Para organizar a destinação dos resíduos ainda com condições de consumo, o projeto prevê a criação da plataforma nacional de oferta de alimentos. Na ferramenta, que seria online, potenciais doadores e aqueles capazes de captar a doação fariam um cadastro sob supervisão de um órgão federal. O deputado explica que o objetivo é estimular a criação dos chamados bancos de alimentos, instituições públicas ou administradas em parceria com organizações sociais que fazem a intermediação do processo de doação de alimentos sociais.
A proposta legislativa já passou por três comissões e foi aprovada em julho na de Constituição, Justiça e Cidadania (CCJ). Apesar de pronto para ser votado em plenário, o projeto deve aguardar uma longa fila de medidas provisórias e propostas de maior impacto político e econômico que tramitam na Casa, como as reformas política e da Previdência.

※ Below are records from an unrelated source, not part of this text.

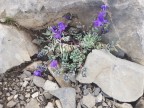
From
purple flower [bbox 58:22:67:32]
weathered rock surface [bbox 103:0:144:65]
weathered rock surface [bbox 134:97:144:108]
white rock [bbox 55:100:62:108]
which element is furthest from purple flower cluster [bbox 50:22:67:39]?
weathered rock surface [bbox 134:97:144:108]

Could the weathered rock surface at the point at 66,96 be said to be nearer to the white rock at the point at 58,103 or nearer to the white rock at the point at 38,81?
the white rock at the point at 58,103

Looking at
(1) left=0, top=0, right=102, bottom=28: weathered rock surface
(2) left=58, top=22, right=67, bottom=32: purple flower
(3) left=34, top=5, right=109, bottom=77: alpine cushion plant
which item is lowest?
(3) left=34, top=5, right=109, bottom=77: alpine cushion plant

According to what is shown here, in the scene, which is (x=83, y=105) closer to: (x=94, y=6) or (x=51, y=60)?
(x=51, y=60)

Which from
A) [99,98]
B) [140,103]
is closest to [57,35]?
[99,98]

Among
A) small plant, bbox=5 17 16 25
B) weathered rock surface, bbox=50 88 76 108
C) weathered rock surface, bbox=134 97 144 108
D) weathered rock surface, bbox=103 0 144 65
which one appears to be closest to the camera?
weathered rock surface, bbox=50 88 76 108

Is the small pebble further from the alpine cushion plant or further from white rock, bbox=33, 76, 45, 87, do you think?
white rock, bbox=33, 76, 45, 87

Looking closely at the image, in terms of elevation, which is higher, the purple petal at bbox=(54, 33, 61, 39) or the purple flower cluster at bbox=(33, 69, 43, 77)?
the purple petal at bbox=(54, 33, 61, 39)

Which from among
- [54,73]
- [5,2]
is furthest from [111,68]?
[5,2]

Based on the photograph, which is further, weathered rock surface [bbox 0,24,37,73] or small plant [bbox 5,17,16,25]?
small plant [bbox 5,17,16,25]

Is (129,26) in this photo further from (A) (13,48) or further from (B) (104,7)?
(A) (13,48)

“Minha expectativa é neste semestre tratar com as lideranças partidárias e com o presidente da Câmara para ver se a gente consegue um consenso para pautar no plenário, o mais rápido possível, e dar um passo importante para o marco legal de combate ao desperdício. Se aprovado, iria para o Senado, onde poderia ser enriquecido de maneira que, quem sabe ao longo do próximo ano, o país possa ter uma lei que vise objetivamente combater ao desperdício de alimentos, sobretudo nesse momento grave de crise econômica”, ressalta Givaldo Vieira.
Se a proposta for aprovada no Congresso, ainda deve passar por regulamentação. Precisariam ser regulamentados os pontos que tratam das questões sanitárias e os que definem os critérios para que o alimento seja doado. O assunto já tem sido debatido com a Agência de Vigilância Sanitária (Anvisa).